Hey there. This is a project I've been working on for a few weeks getting the infrastructure set up, and I've just recently finished getting it to the point where I can actually have it do something other than use up bandwidth and CPU time.
The project is, for lack of a better name, known as SuperiorBOT.
What does it do?
Currently, not much. Much of the time was spent setting up data collection from popular furry sites (e621, SoFurry, and FurAffinity only currently), and the only thing I've had it do so far was flag exact pixel-for-pixel matches of images. You might have noticed this if you looked at the flag history over the past few days.
What is it going to do?
Quite a bit, hopefully. There's a bunch of things on E621 that I've felt could be automated (or at least made easier) with the help of having lots of data available. In other words, basically I've built myself a local copy of the databases of e621, SoFurry, and FurAffinity. The following is a list of potential ideas that may or may not be implemented.
Current work
6/28/16 - Replacing image cache system with zip files instead of storing them directly on the filesystem.
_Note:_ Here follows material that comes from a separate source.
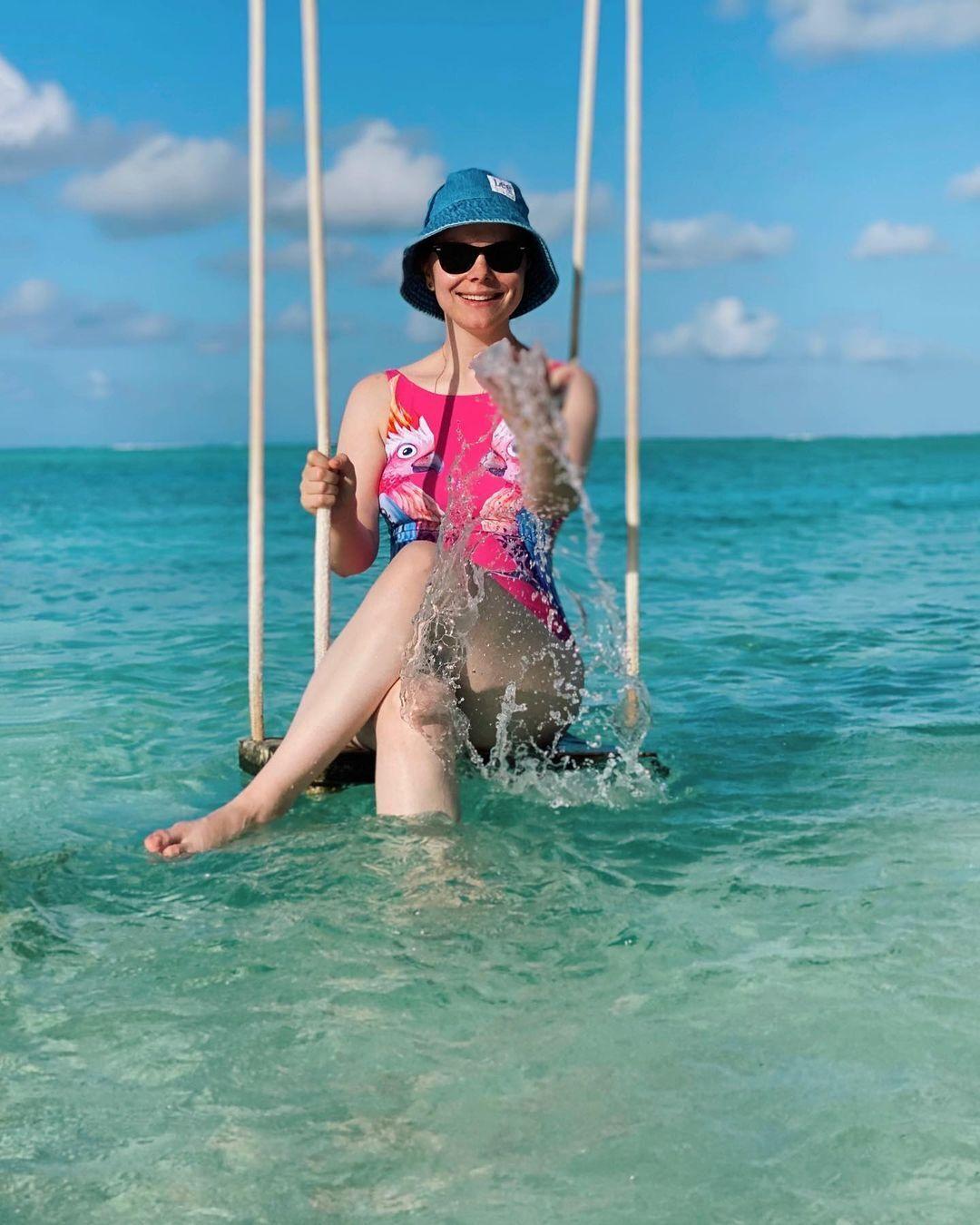 Татьяна Брухунова позирует в ярком купальнике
Disk I/O is beginning to be a problem when I have millions of 20kb png files scattered around...
Unimplemented Dangerous Stuff
If something's listed in this section, it means I'll consult with and get approval from admins before implementing any of it.
- Add year tags to posts missing them (2008, 2013, etc) based on matching decoded image MD5 sums with images found on FurAffinity.
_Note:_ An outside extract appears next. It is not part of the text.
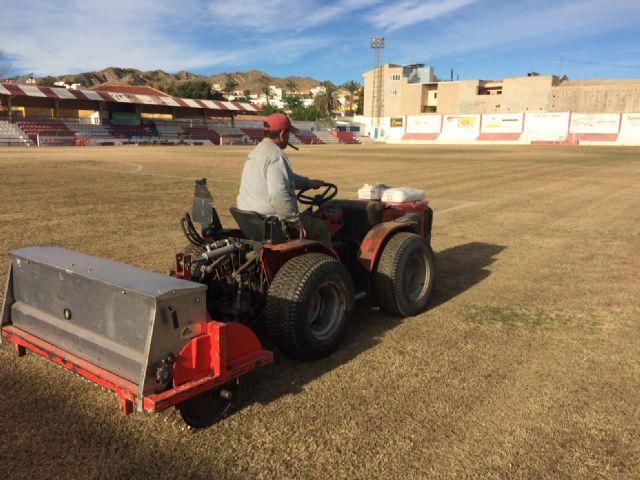 Resiembran el campo de fútbol del estadio municipal Juan Cayuela para garantizar su conservación y mantenimiento hasta el final de la temporada, Foto 2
- Add artist tags to images based on their source links.
- Automatically generate new artists when posts by them are uploaded for the first time.
- Add sources to images when more are found on FurAffinity or SoFurry.
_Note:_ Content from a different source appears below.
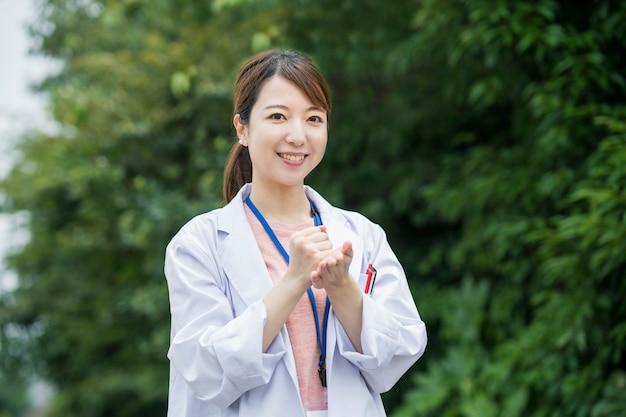 Lavoratore sanitario asiatico femminile in camice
- Remove/fix dead sources (for example data.furaffinity.net)
- Transfer applicable tags from inferior posts to superior posts.
- Automatically add color-based tags like greyscale, monochrome, sepia, black_and_white, restricted_palette, alpha_channel
- Add ratio and resolution tags to new posts
Unimplemented Safe Stuff
Some less interesting stuff that poses zero danger to e621 site operation.
- Fix decoded image MD5 sums for gif images so it takes into account more than just the very first frame.
- Add support for data collection from more furry sites!
- Build a list of images that are visually similar to each other without being parented or linked in any way (using the same technique that powers http://iqdb.harry.lu/) Still unknown if any action taken on these posts will be automated or fully manual.
Changelog
- 6/20/16 Post below now automatically updates with status information about the bot.
- 6/20/16 Created this post.
Updated by user 59725